Et comme il insistait, menaçant de recourir à la force :

— « Je n’ai qu’à faire retentir nos trompettes… » on entendit aussitôt, de la bouche de Pierre Capponi, cette réponse aussi glorieuse que la sienne, réponse que répètent aujourd’hui encore, non sans fierté, tous les enfants de la Cité des Fleurs :

— « Et nous, nous sonnerons nos cloches ! … »

Nonobstant de si vives étincelles, l’orage s’apaisa. Un pacte fut signé : Charles restituerait Pise et toucherait cent vingt mille florins d’or. Et, lorsqu’il eut prêté serment au Dôme, on l’affubla du titre, au moins inattendu, de… « Protecteur des libertés florentines… »

Il partit deux jours plus tard. Mais rien ne prouve que le mot de liberté eût pour lui le même sens que pour les concitoyens de Capponi !

Six mois après, ayant conquis Naples et triomphé de Rome, Charles VIII, inquiet de l’opposition que Venise et Milan faisaient à sa politique, tint à consulter le Prieur de Saint-Marc sur les chances qui lui restaient de rentrer sans encombre en France.

Effrayés par la perspective d’accueillir à nouveau le souverain qui les avait si fortement pressurés et plus anxieux encore de le voir tenter derechef une restauration des Médicis, les Florentins s’armèrent. Pour se mieux protéger, ils s’adressèrent à une image de la Vierge — l’Impruneta — qui devait leur valoir l’aide et la protection d’En-Haut. Une ambassade fut dépêchée à Rome pour en prévenir Charles VIII et lui rappeler sa promesse : rendre Pise à la République.

Devant le silence persistant du roi, l’envoi d’une seconde délégation fut reconnu nécessaire. Mais, cette fois, elle fut limitée à la personne de Fra Girolamo qui, le 17 juin 1495, rencontra le roi de France à Poggibonsi, autre cité toscane dans la région du Chianti. Fidèle à une habitude familiale, le fils de Louis XI promit un peu et tint le moins possible. Savonarole le lui prédit alors : le malheur ne pourrait qu’être son lot s’il ne s’attachait point à la parole donnée. En effet, au mois de décembre, le roi fut frappé du coup le plus dur : le dauphin, son fils unique, mourut brusquement en bas âge.

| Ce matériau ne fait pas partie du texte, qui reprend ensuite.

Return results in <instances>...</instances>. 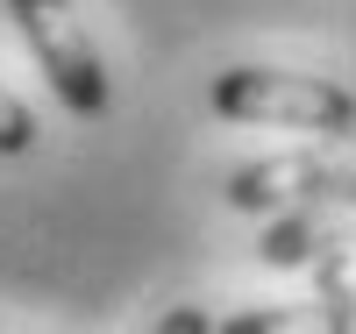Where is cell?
I'll list each match as a JSON object with an SVG mask.
<instances>
[{
    "label": "cell",
    "mask_w": 356,
    "mask_h": 334,
    "mask_svg": "<svg viewBox=\"0 0 356 334\" xmlns=\"http://www.w3.org/2000/svg\"><path fill=\"white\" fill-rule=\"evenodd\" d=\"M214 114L228 121H278V128H307V135H349L356 128V100L335 78H307V72H264V65H235L214 78Z\"/></svg>",
    "instance_id": "cell-1"
},
{
    "label": "cell",
    "mask_w": 356,
    "mask_h": 334,
    "mask_svg": "<svg viewBox=\"0 0 356 334\" xmlns=\"http://www.w3.org/2000/svg\"><path fill=\"white\" fill-rule=\"evenodd\" d=\"M15 22H22V36L29 50H36V65L50 78V93L65 100L72 114H107V72H100V50L93 36L72 22V0H8Z\"/></svg>",
    "instance_id": "cell-2"
},
{
    "label": "cell",
    "mask_w": 356,
    "mask_h": 334,
    "mask_svg": "<svg viewBox=\"0 0 356 334\" xmlns=\"http://www.w3.org/2000/svg\"><path fill=\"white\" fill-rule=\"evenodd\" d=\"M292 199H356L349 149H292V157H264L228 178L235 214H278Z\"/></svg>",
    "instance_id": "cell-3"
},
{
    "label": "cell",
    "mask_w": 356,
    "mask_h": 334,
    "mask_svg": "<svg viewBox=\"0 0 356 334\" xmlns=\"http://www.w3.org/2000/svg\"><path fill=\"white\" fill-rule=\"evenodd\" d=\"M328 242H349V199H292V206L271 214L257 256L271 270H300V263H314L328 249Z\"/></svg>",
    "instance_id": "cell-4"
},
{
    "label": "cell",
    "mask_w": 356,
    "mask_h": 334,
    "mask_svg": "<svg viewBox=\"0 0 356 334\" xmlns=\"http://www.w3.org/2000/svg\"><path fill=\"white\" fill-rule=\"evenodd\" d=\"M314 278H321V320H328L335 334H349L356 313H349V249L342 242H328V249L314 256Z\"/></svg>",
    "instance_id": "cell-5"
},
{
    "label": "cell",
    "mask_w": 356,
    "mask_h": 334,
    "mask_svg": "<svg viewBox=\"0 0 356 334\" xmlns=\"http://www.w3.org/2000/svg\"><path fill=\"white\" fill-rule=\"evenodd\" d=\"M29 142H36V114H29L8 85H0V157H22Z\"/></svg>",
    "instance_id": "cell-6"
},
{
    "label": "cell",
    "mask_w": 356,
    "mask_h": 334,
    "mask_svg": "<svg viewBox=\"0 0 356 334\" xmlns=\"http://www.w3.org/2000/svg\"><path fill=\"white\" fill-rule=\"evenodd\" d=\"M221 334H285V313H235L221 320Z\"/></svg>",
    "instance_id": "cell-7"
},
{
    "label": "cell",
    "mask_w": 356,
    "mask_h": 334,
    "mask_svg": "<svg viewBox=\"0 0 356 334\" xmlns=\"http://www.w3.org/2000/svg\"><path fill=\"white\" fill-rule=\"evenodd\" d=\"M157 334H214V320L193 313V306H178V313H164V320H157Z\"/></svg>",
    "instance_id": "cell-8"
}]
</instances>
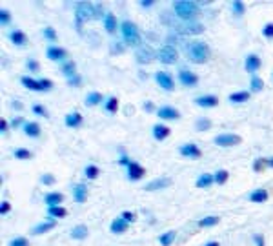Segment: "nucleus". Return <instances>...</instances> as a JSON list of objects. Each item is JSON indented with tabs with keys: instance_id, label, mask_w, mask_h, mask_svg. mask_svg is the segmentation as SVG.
I'll list each match as a JSON object with an SVG mask.
<instances>
[{
	"instance_id": "nucleus-1",
	"label": "nucleus",
	"mask_w": 273,
	"mask_h": 246,
	"mask_svg": "<svg viewBox=\"0 0 273 246\" xmlns=\"http://www.w3.org/2000/svg\"><path fill=\"white\" fill-rule=\"evenodd\" d=\"M186 53H188V59L195 64H204L208 57H210V48L208 44L202 42V40H193V42L186 44Z\"/></svg>"
},
{
	"instance_id": "nucleus-2",
	"label": "nucleus",
	"mask_w": 273,
	"mask_h": 246,
	"mask_svg": "<svg viewBox=\"0 0 273 246\" xmlns=\"http://www.w3.org/2000/svg\"><path fill=\"white\" fill-rule=\"evenodd\" d=\"M121 33H122V38H124V42L128 46H132V48H138L142 42L140 38V33H138V27L135 26V22L132 20H122L121 24Z\"/></svg>"
},
{
	"instance_id": "nucleus-3",
	"label": "nucleus",
	"mask_w": 273,
	"mask_h": 246,
	"mask_svg": "<svg viewBox=\"0 0 273 246\" xmlns=\"http://www.w3.org/2000/svg\"><path fill=\"white\" fill-rule=\"evenodd\" d=\"M97 15V5L90 4V2H79L77 9H75V26L82 29L84 22H88L90 18Z\"/></svg>"
},
{
	"instance_id": "nucleus-4",
	"label": "nucleus",
	"mask_w": 273,
	"mask_h": 246,
	"mask_svg": "<svg viewBox=\"0 0 273 246\" xmlns=\"http://www.w3.org/2000/svg\"><path fill=\"white\" fill-rule=\"evenodd\" d=\"M173 9L177 16L182 20H193V16L199 13V5L191 0H177V2H173Z\"/></svg>"
},
{
	"instance_id": "nucleus-5",
	"label": "nucleus",
	"mask_w": 273,
	"mask_h": 246,
	"mask_svg": "<svg viewBox=\"0 0 273 246\" xmlns=\"http://www.w3.org/2000/svg\"><path fill=\"white\" fill-rule=\"evenodd\" d=\"M213 142H215V146H219V148H233V146L241 144L242 139L237 133H219L215 135Z\"/></svg>"
},
{
	"instance_id": "nucleus-6",
	"label": "nucleus",
	"mask_w": 273,
	"mask_h": 246,
	"mask_svg": "<svg viewBox=\"0 0 273 246\" xmlns=\"http://www.w3.org/2000/svg\"><path fill=\"white\" fill-rule=\"evenodd\" d=\"M157 59L160 60L162 64H175L177 59H179V51H177L173 46L166 44V46H162V48L157 51Z\"/></svg>"
},
{
	"instance_id": "nucleus-7",
	"label": "nucleus",
	"mask_w": 273,
	"mask_h": 246,
	"mask_svg": "<svg viewBox=\"0 0 273 246\" xmlns=\"http://www.w3.org/2000/svg\"><path fill=\"white\" fill-rule=\"evenodd\" d=\"M155 81H157L158 88H162L164 91L175 90V79L168 71H157V73H155Z\"/></svg>"
},
{
	"instance_id": "nucleus-8",
	"label": "nucleus",
	"mask_w": 273,
	"mask_h": 246,
	"mask_svg": "<svg viewBox=\"0 0 273 246\" xmlns=\"http://www.w3.org/2000/svg\"><path fill=\"white\" fill-rule=\"evenodd\" d=\"M126 175H128V179H130V181L136 182V181H140L142 177L146 175V168H144L140 162L132 161V162H130V166H128Z\"/></svg>"
},
{
	"instance_id": "nucleus-9",
	"label": "nucleus",
	"mask_w": 273,
	"mask_h": 246,
	"mask_svg": "<svg viewBox=\"0 0 273 246\" xmlns=\"http://www.w3.org/2000/svg\"><path fill=\"white\" fill-rule=\"evenodd\" d=\"M261 68H263V60H261V57H259V55L250 53L246 59H244V70H246L252 77L255 75V73H257Z\"/></svg>"
},
{
	"instance_id": "nucleus-10",
	"label": "nucleus",
	"mask_w": 273,
	"mask_h": 246,
	"mask_svg": "<svg viewBox=\"0 0 273 246\" xmlns=\"http://www.w3.org/2000/svg\"><path fill=\"white\" fill-rule=\"evenodd\" d=\"M157 117L160 121H179L180 112L173 106H160L157 110Z\"/></svg>"
},
{
	"instance_id": "nucleus-11",
	"label": "nucleus",
	"mask_w": 273,
	"mask_h": 246,
	"mask_svg": "<svg viewBox=\"0 0 273 246\" xmlns=\"http://www.w3.org/2000/svg\"><path fill=\"white\" fill-rule=\"evenodd\" d=\"M171 186V179L169 177H157L149 181L147 184H144V190L146 192H158V190H164V188Z\"/></svg>"
},
{
	"instance_id": "nucleus-12",
	"label": "nucleus",
	"mask_w": 273,
	"mask_h": 246,
	"mask_svg": "<svg viewBox=\"0 0 273 246\" xmlns=\"http://www.w3.org/2000/svg\"><path fill=\"white\" fill-rule=\"evenodd\" d=\"M179 153L184 157V159H200V155H202L200 148L197 144H193V142H188V144L180 146Z\"/></svg>"
},
{
	"instance_id": "nucleus-13",
	"label": "nucleus",
	"mask_w": 273,
	"mask_h": 246,
	"mask_svg": "<svg viewBox=\"0 0 273 246\" xmlns=\"http://www.w3.org/2000/svg\"><path fill=\"white\" fill-rule=\"evenodd\" d=\"M7 38H9V42L13 44V46H16V48H26L27 46V35L22 29H15V31L7 33Z\"/></svg>"
},
{
	"instance_id": "nucleus-14",
	"label": "nucleus",
	"mask_w": 273,
	"mask_h": 246,
	"mask_svg": "<svg viewBox=\"0 0 273 246\" xmlns=\"http://www.w3.org/2000/svg\"><path fill=\"white\" fill-rule=\"evenodd\" d=\"M179 82L184 88H193V86L199 84V77L195 75L193 71L189 70H180L179 71Z\"/></svg>"
},
{
	"instance_id": "nucleus-15",
	"label": "nucleus",
	"mask_w": 273,
	"mask_h": 246,
	"mask_svg": "<svg viewBox=\"0 0 273 246\" xmlns=\"http://www.w3.org/2000/svg\"><path fill=\"white\" fill-rule=\"evenodd\" d=\"M66 55H68V51L60 48V46H47L46 49V57L49 60H53V62H62L66 59Z\"/></svg>"
},
{
	"instance_id": "nucleus-16",
	"label": "nucleus",
	"mask_w": 273,
	"mask_h": 246,
	"mask_svg": "<svg viewBox=\"0 0 273 246\" xmlns=\"http://www.w3.org/2000/svg\"><path fill=\"white\" fill-rule=\"evenodd\" d=\"M169 133H171V129L166 126V124L162 123H157L155 126L151 128V135H153V139L158 140V142H162V140H166L169 137Z\"/></svg>"
},
{
	"instance_id": "nucleus-17",
	"label": "nucleus",
	"mask_w": 273,
	"mask_h": 246,
	"mask_svg": "<svg viewBox=\"0 0 273 246\" xmlns=\"http://www.w3.org/2000/svg\"><path fill=\"white\" fill-rule=\"evenodd\" d=\"M195 104L200 108H215L219 106V97L211 95V93H206V95H200L195 99Z\"/></svg>"
},
{
	"instance_id": "nucleus-18",
	"label": "nucleus",
	"mask_w": 273,
	"mask_h": 246,
	"mask_svg": "<svg viewBox=\"0 0 273 246\" xmlns=\"http://www.w3.org/2000/svg\"><path fill=\"white\" fill-rule=\"evenodd\" d=\"M73 201L77 204H84L88 201V186L84 182H79L73 186Z\"/></svg>"
},
{
	"instance_id": "nucleus-19",
	"label": "nucleus",
	"mask_w": 273,
	"mask_h": 246,
	"mask_svg": "<svg viewBox=\"0 0 273 246\" xmlns=\"http://www.w3.org/2000/svg\"><path fill=\"white\" fill-rule=\"evenodd\" d=\"M82 121H84V117H82L80 112H71L64 117V124H66L68 128H73V129L80 128V126H82Z\"/></svg>"
},
{
	"instance_id": "nucleus-20",
	"label": "nucleus",
	"mask_w": 273,
	"mask_h": 246,
	"mask_svg": "<svg viewBox=\"0 0 273 246\" xmlns=\"http://www.w3.org/2000/svg\"><path fill=\"white\" fill-rule=\"evenodd\" d=\"M57 226L55 219H47L44 223H38L31 228V236H42V234H47V232H51L53 228Z\"/></svg>"
},
{
	"instance_id": "nucleus-21",
	"label": "nucleus",
	"mask_w": 273,
	"mask_h": 246,
	"mask_svg": "<svg viewBox=\"0 0 273 246\" xmlns=\"http://www.w3.org/2000/svg\"><path fill=\"white\" fill-rule=\"evenodd\" d=\"M102 22H104V29L106 33H110V35H113V33L119 29V20H117V16L113 15V13H106L104 16H102Z\"/></svg>"
},
{
	"instance_id": "nucleus-22",
	"label": "nucleus",
	"mask_w": 273,
	"mask_h": 246,
	"mask_svg": "<svg viewBox=\"0 0 273 246\" xmlns=\"http://www.w3.org/2000/svg\"><path fill=\"white\" fill-rule=\"evenodd\" d=\"M270 199V193L268 190H264V188H257V190H253V192H250V195H248V201L250 203H266Z\"/></svg>"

Du moins cette épreuve eut-elle pour résultat de le détourner d’une nouvelle expédition en Italie. La République, qui comptait sur lui pour tenir tête à Venise et à Milan, resta seule en face de ses ennemis. Même redoutable par ses prétentions et détesté pour son manque de fidélité aux promesses, le roi de France demeurait aux yeux des Florentins le grand soutien de leurs libertés.

A ce moment, Savonarole eut conscience du rôle ardu qu’il avait assumé : voir en Charles VIII un allié et, d’autre part, en faire un instrument de Dieu pour châtier la cité impie.

Sur ce point, peut-être était-il victime de sa prédilection pour les oracles. Aucun fils d’homme, fût-il des meilleurs, ne saurait impunément jouer le rôle de voyant.